A keyword is the actual word or phrase someone types into a search bar when they are looking for something, written in plain language with no special syntax in front of it. On Google the keyword is what the page is built to rank for. On social media the keyword is what the algorithm reads out of the caption, the title, the bio, the alt text, and the on-screen text to work out what a post is about and which searches it should appear in.

The word came out of search engine optimisation in the late 1990s, when keyword tags inside the page's HTML were literally the way Google read what a page was about. Two decades later the meta-keyword tag has long since stopped mattering, but the underlying idea (use the words your reader is going to search for, inside the content itself) has spread out from Google into every search-enabled surface, including the search bar inside Instagram, TikTok, LinkedIn, YouTube, and Pinterest. The keyword is what those search bars match against.

Sprout Social's overview of social media SEO frames the same point from the working-team angle: a relevant keyword in the caption, the title, the description, and the on-screen text now does most of the discovery work that was the job of the hashtag stack in 2018. The platforms read those words, classify the post, and decide which searches it can appear in.

Keyword vs hashtag in 2026

Keywords and hashtags get talked about together because they do related work, and the easiest way to keep them straight is to look at what each one is and what each one is for. A hashtag is a word with the # symbol in front of it and no spaces inside it, which the platform reads as a topic label. A keyword is a word in ordinary writing, which the platform reads as part of the post's text and feeds into its search index. The two coexist on every platform; the share of the work each one does has shifted.

What a hashtag does

Tells the platform what category the post belongs to (a topic label, in metadata terms), feeds the hashtag search results, and anchors campaign and community conversations under a single tag. The signal is categorical: the post either has the tag or it does not.

What a keyword does

Tells the platform what the post is actually about, by appearing inside the caption, the title, the bio, the alt text, the on-screen text, or the spoken audio. The signal is textual: the platform's search index matches the words in the post against the words someone has typed into the search bar.

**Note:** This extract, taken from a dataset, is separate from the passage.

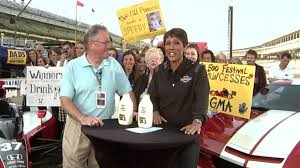 VIDEO: Robin Roberts talks to fan Bill Huneke before driving the pace car. ABCNEWS.com. Image from. The Indy 500\u0026#39;s Biggest Fan. May 28, 2010 09:26 AM - abc_gma_fan_100528_wg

Why keywords now do more of the work

Instagram, TikTok, and LinkedIn all rebuilt their search systems between 2020 and 2023 to match plain-language queries against the text of the post rather than only against the tag stack. Social Media Today's write-up on Instagram adding keyword search documented the start of that shift in late 2020, and the platforms have widened the matchable text every year since.

How they work together

A small set of three to five relevant hashtags helps with categorisation; a caption that plainly says what the post is about helps with search. The combined signal beats either one alone. The mistake is treating them as substitutes: a stack of thirty hashtags with a one-emoji caption now performs worse than three hashtags plus a caption that explains what the video is.

For the longer story on the tag side of this pair, the hashtag entry covers the rules, the history, and the per-platform counts. The short version, on the keyword side, is that the words the caller types are now the words the platform looks for, and those words almost always live in the caption.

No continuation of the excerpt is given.